Description of the task → Reproduce the section of the birthday post starting at "But first, I" and ending at "who turned seven...".
(Passage shown begins)
Thursday, May 1, 2014

Birthdays.

I have taken a bit of a hiatus this past week or so and am thinking of extending it.  Part of it has been the chaos of some reconstruction at our house.  As a creature of habit and Type A personality I struggle when things are thrown out of wack.  I have tried to let it go-(this so makes me want to break into the Frozen song but the girls have begged me to quit singing it).  I think it is good for me to get out of my routine and comfort zone of having everything in a certain place.  It reminds me to breath and remember if things don't go the way I have planned, it is okay.  That being said, I am ready for my therapy session to be over and get back to normal.  Add to this has been birthday after birthday after Easter celebration and I am over it. Ready for things to slow down as we welcome spring.  More time for after dinner trips to the park, not moving furniture and tearing up carpet.  

The reason I'm thinking of extending my hiatus is because I think it is a good time to take a step back and see where I want this blog thing to go next.  I read some really negative and mean spirited comments on a popular blog I like to read.  I don't like to focus much on negativity, but something about it caught my attention.  This world of mommy-blogs and putting everything out there is fairly new.  The question asked is what will all these kids whose lives are being blasted all over the Internet think when they are older.  Now, I realize my audience is on a much smaller scale, but the thought was still valid.  Is it okay to put their lives all out there?  When I began I wanted to document our lives and expand on my writing hobby.  However, this can be done privately so what is the desire to hit the "post" button?  I do think it makes me stretch my writing when I know others may read it, I think more about how I string my words together.  I have thoughts on this and decided after this post, to take a little break from the blog world.  Writing and reading.  I find I get caught up in other peoples worlds from the few blogs I like to read regularly.  I want to take a few weeks to take a step back and re-evaluate.  

But first, I do feel compelled to gush on my other baby girl who just celebrated a birthday.  After doing that for Ava, I thought it appropriate to continue with little Miss Layla who turned seven...

This girl makes me laugh Every.  Single.  Day.  And she knows it.  Much like her daddy she loves to make a joke and get someone to laugh.  Whether it be a joke or simply being silly.  It is so hard to believe she is seven.  That seems so grown up.  I suddenly feel like our lives have been put on fast forward and I wish I could slow it down a bit.  I try to keep these feelings in check or it really stresses me out how far into this parenthood gig we are.  I so clearly remember those early baby years with her when she would scream and cry for 16 hours a day.  I would hold her and bounce on the bed for hours.  Then it seemed as if time was standing still.  Not totally fair that those hard baby years seem long and now these fun ages are going so fast.  I know, I know...all ages are fun...but I've really been digging where we are at with our girls.  Their growing independence, yet still desire to be close and with us.
(Passage shown ends)
(Data segment begins)
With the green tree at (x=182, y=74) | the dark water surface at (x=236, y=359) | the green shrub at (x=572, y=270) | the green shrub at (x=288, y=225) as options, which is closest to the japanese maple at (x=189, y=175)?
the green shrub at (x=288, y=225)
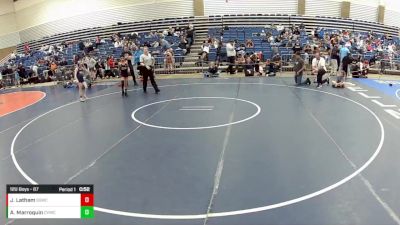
(Data segment ends)
Exercise result →
But first, I do feel compelled to gush on my other baby girl who just celebrated a birthday.  After doing that for Ava, I thought it appropriate to continue with little Miss Layla who turned seven...